Triceps Brachii Compartment Syndrome
Because triceps compartment syndrome is so rare (only 10 cases reported in the medical literature), an outbreak of this magnitude should draw attention from the sports medicine and athletic community. While the parents of the football players deny that the athletes’ training had anything to do with the incidents of triceps compartment syndrome, one medical expert disagrees.
According to Dr. Stephen G. Rice, director of Jersey Shore Sports Medicine Center in Neptune, New Jersey, “This is a textbook case of overexertion in insufficiently conditioned athletes” (Abcnews.com, 2010).

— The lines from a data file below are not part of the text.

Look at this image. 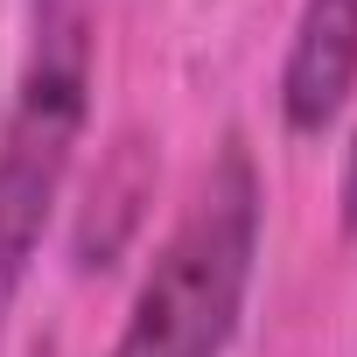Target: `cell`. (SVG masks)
<instances>
[{
  "mask_svg": "<svg viewBox=\"0 0 357 357\" xmlns=\"http://www.w3.org/2000/svg\"><path fill=\"white\" fill-rule=\"evenodd\" d=\"M259 225H266L259 161L245 140H225L183 218L168 225L161 252L147 259L105 357H225L252 294Z\"/></svg>",
  "mask_w": 357,
  "mask_h": 357,
  "instance_id": "6da1fadb",
  "label": "cell"
},
{
  "mask_svg": "<svg viewBox=\"0 0 357 357\" xmlns=\"http://www.w3.org/2000/svg\"><path fill=\"white\" fill-rule=\"evenodd\" d=\"M91 119V22L84 0H43L29 63L15 77V105L0 119V329H8L50 218L63 204L70 161Z\"/></svg>",
  "mask_w": 357,
  "mask_h": 357,
  "instance_id": "7a4b0ae2",
  "label": "cell"
},
{
  "mask_svg": "<svg viewBox=\"0 0 357 357\" xmlns=\"http://www.w3.org/2000/svg\"><path fill=\"white\" fill-rule=\"evenodd\" d=\"M357 91V0H301L287 56H280V119L315 140L343 119Z\"/></svg>",
  "mask_w": 357,
  "mask_h": 357,
  "instance_id": "3957f363",
  "label": "cell"
},
{
  "mask_svg": "<svg viewBox=\"0 0 357 357\" xmlns=\"http://www.w3.org/2000/svg\"><path fill=\"white\" fill-rule=\"evenodd\" d=\"M343 238L357 245V140H350V154H343Z\"/></svg>",
  "mask_w": 357,
  "mask_h": 357,
  "instance_id": "277c9868",
  "label": "cell"
}]
</instances>
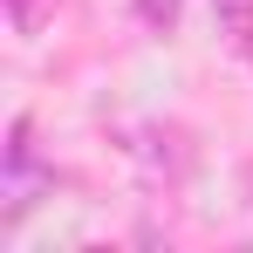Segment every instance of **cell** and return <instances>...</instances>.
I'll return each instance as SVG.
<instances>
[{"label": "cell", "mask_w": 253, "mask_h": 253, "mask_svg": "<svg viewBox=\"0 0 253 253\" xmlns=\"http://www.w3.org/2000/svg\"><path fill=\"white\" fill-rule=\"evenodd\" d=\"M14 7V35H35V0H7Z\"/></svg>", "instance_id": "3"}, {"label": "cell", "mask_w": 253, "mask_h": 253, "mask_svg": "<svg viewBox=\"0 0 253 253\" xmlns=\"http://www.w3.org/2000/svg\"><path fill=\"white\" fill-rule=\"evenodd\" d=\"M137 14H144L151 28H171V21H178V0H137Z\"/></svg>", "instance_id": "2"}, {"label": "cell", "mask_w": 253, "mask_h": 253, "mask_svg": "<svg viewBox=\"0 0 253 253\" xmlns=\"http://www.w3.org/2000/svg\"><path fill=\"white\" fill-rule=\"evenodd\" d=\"M212 7H219V21H226L240 42H253V0H212Z\"/></svg>", "instance_id": "1"}]
</instances>
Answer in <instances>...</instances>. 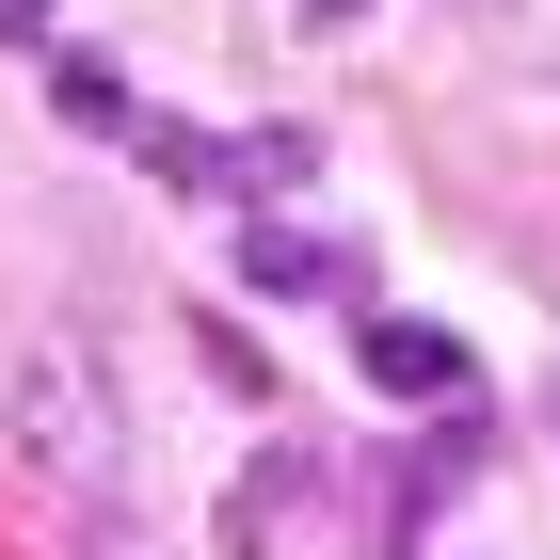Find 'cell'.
<instances>
[{
	"instance_id": "6da1fadb",
	"label": "cell",
	"mask_w": 560,
	"mask_h": 560,
	"mask_svg": "<svg viewBox=\"0 0 560 560\" xmlns=\"http://www.w3.org/2000/svg\"><path fill=\"white\" fill-rule=\"evenodd\" d=\"M0 448H16L48 497H129V432H113V385H96L81 337H33L0 369Z\"/></svg>"
},
{
	"instance_id": "7a4b0ae2",
	"label": "cell",
	"mask_w": 560,
	"mask_h": 560,
	"mask_svg": "<svg viewBox=\"0 0 560 560\" xmlns=\"http://www.w3.org/2000/svg\"><path fill=\"white\" fill-rule=\"evenodd\" d=\"M224 560H369V513H352L337 448H257L224 480Z\"/></svg>"
},
{
	"instance_id": "3957f363",
	"label": "cell",
	"mask_w": 560,
	"mask_h": 560,
	"mask_svg": "<svg viewBox=\"0 0 560 560\" xmlns=\"http://www.w3.org/2000/svg\"><path fill=\"white\" fill-rule=\"evenodd\" d=\"M369 385L385 400H448L465 385V337H448V320H369Z\"/></svg>"
},
{
	"instance_id": "277c9868",
	"label": "cell",
	"mask_w": 560,
	"mask_h": 560,
	"mask_svg": "<svg viewBox=\"0 0 560 560\" xmlns=\"http://www.w3.org/2000/svg\"><path fill=\"white\" fill-rule=\"evenodd\" d=\"M241 289H352V257L304 224H241Z\"/></svg>"
},
{
	"instance_id": "5b68a950",
	"label": "cell",
	"mask_w": 560,
	"mask_h": 560,
	"mask_svg": "<svg viewBox=\"0 0 560 560\" xmlns=\"http://www.w3.org/2000/svg\"><path fill=\"white\" fill-rule=\"evenodd\" d=\"M48 113H65V129H144V113H129V65H113V48H65V65H48Z\"/></svg>"
},
{
	"instance_id": "8992f818",
	"label": "cell",
	"mask_w": 560,
	"mask_h": 560,
	"mask_svg": "<svg viewBox=\"0 0 560 560\" xmlns=\"http://www.w3.org/2000/svg\"><path fill=\"white\" fill-rule=\"evenodd\" d=\"M192 352H209V369H224V385H241V400H272V352L241 337V320H209V337H192Z\"/></svg>"
},
{
	"instance_id": "52a82bcc",
	"label": "cell",
	"mask_w": 560,
	"mask_h": 560,
	"mask_svg": "<svg viewBox=\"0 0 560 560\" xmlns=\"http://www.w3.org/2000/svg\"><path fill=\"white\" fill-rule=\"evenodd\" d=\"M65 560H161V545L129 528V497H96V513H81V545H65Z\"/></svg>"
},
{
	"instance_id": "ba28073f",
	"label": "cell",
	"mask_w": 560,
	"mask_h": 560,
	"mask_svg": "<svg viewBox=\"0 0 560 560\" xmlns=\"http://www.w3.org/2000/svg\"><path fill=\"white\" fill-rule=\"evenodd\" d=\"M48 33V0H0V48H33Z\"/></svg>"
},
{
	"instance_id": "9c48e42d",
	"label": "cell",
	"mask_w": 560,
	"mask_h": 560,
	"mask_svg": "<svg viewBox=\"0 0 560 560\" xmlns=\"http://www.w3.org/2000/svg\"><path fill=\"white\" fill-rule=\"evenodd\" d=\"M352 16H369V0H304V33H352Z\"/></svg>"
}]
</instances>
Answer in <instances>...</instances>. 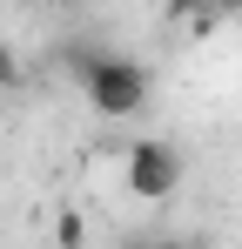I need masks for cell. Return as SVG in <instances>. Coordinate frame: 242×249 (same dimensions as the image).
<instances>
[{
	"label": "cell",
	"instance_id": "5b68a950",
	"mask_svg": "<svg viewBox=\"0 0 242 249\" xmlns=\"http://www.w3.org/2000/svg\"><path fill=\"white\" fill-rule=\"evenodd\" d=\"M208 7H229V0H208Z\"/></svg>",
	"mask_w": 242,
	"mask_h": 249
},
{
	"label": "cell",
	"instance_id": "3957f363",
	"mask_svg": "<svg viewBox=\"0 0 242 249\" xmlns=\"http://www.w3.org/2000/svg\"><path fill=\"white\" fill-rule=\"evenodd\" d=\"M54 243H87V222H81L74 209H68V215L54 222Z\"/></svg>",
	"mask_w": 242,
	"mask_h": 249
},
{
	"label": "cell",
	"instance_id": "6da1fadb",
	"mask_svg": "<svg viewBox=\"0 0 242 249\" xmlns=\"http://www.w3.org/2000/svg\"><path fill=\"white\" fill-rule=\"evenodd\" d=\"M74 88L87 94V108H94V115L121 122V115H135V108L148 101V68H141V61H128V54H101Z\"/></svg>",
	"mask_w": 242,
	"mask_h": 249
},
{
	"label": "cell",
	"instance_id": "7a4b0ae2",
	"mask_svg": "<svg viewBox=\"0 0 242 249\" xmlns=\"http://www.w3.org/2000/svg\"><path fill=\"white\" fill-rule=\"evenodd\" d=\"M121 189L141 196V202H168V196L182 189V155H175L168 142H128V155H121Z\"/></svg>",
	"mask_w": 242,
	"mask_h": 249
},
{
	"label": "cell",
	"instance_id": "277c9868",
	"mask_svg": "<svg viewBox=\"0 0 242 249\" xmlns=\"http://www.w3.org/2000/svg\"><path fill=\"white\" fill-rule=\"evenodd\" d=\"M0 88H20V61H14L7 41H0Z\"/></svg>",
	"mask_w": 242,
	"mask_h": 249
}]
</instances>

Perhaps, first year coach Jeff Kearin’s “total immersion” football camp was too much for this group of athletes.
Preventing Exertional Compartment Syndrome in Athletes
Care must be taken when working with athletes to ensure that they are properly hydrated during conditioning training, especially if the ambient temperature is high or they are in a room that is not air-conditioned. Second, care should be taken when designing a conditioning program to alternate muscle groups when performing intense works so that one muscle group is not damaged.
The prognosis for these athletes was good because the condition was recognized and quickly treated to prevent more serious complications. Because the athletes received immediate medical attention when their symptoms began to increase, none of them suffered from irreparable damage (i.e., kidney failure).
References:
Abcnews.com, “Creatine a Culprit in Oregon Compartment Syndrome Cases?”, Accessed on October 19, 2010.
Abcnews.com, “Mystery Illness Strikes 12 High School Football Players”, Accessed on October 19, 2010.
Cbsnews.com, “Compartment Syndrome: Rare Disorder Tackles Oregon Football Team”, Access on October 25, 2010.
Komonews.com, “Officials Can’t Pinpoint Cause of Football Players’ Mass Illness”, Accessed on October 25, 2010.
Lubbockonline.com, “Cause of High School Players’ Ailments Unknown”, Accessed on October 25, 2010.
Medicinenet.com, “Rhabdomyolysis”, Access on October 25, 2010.
Nytimes.com, “Muscle Injuries Rattle an Oregon High School”, Accessed on October 25, 2010.
Sports.espn.go.com, “All High School Players out of Hospital”, Access on October 25, 2010.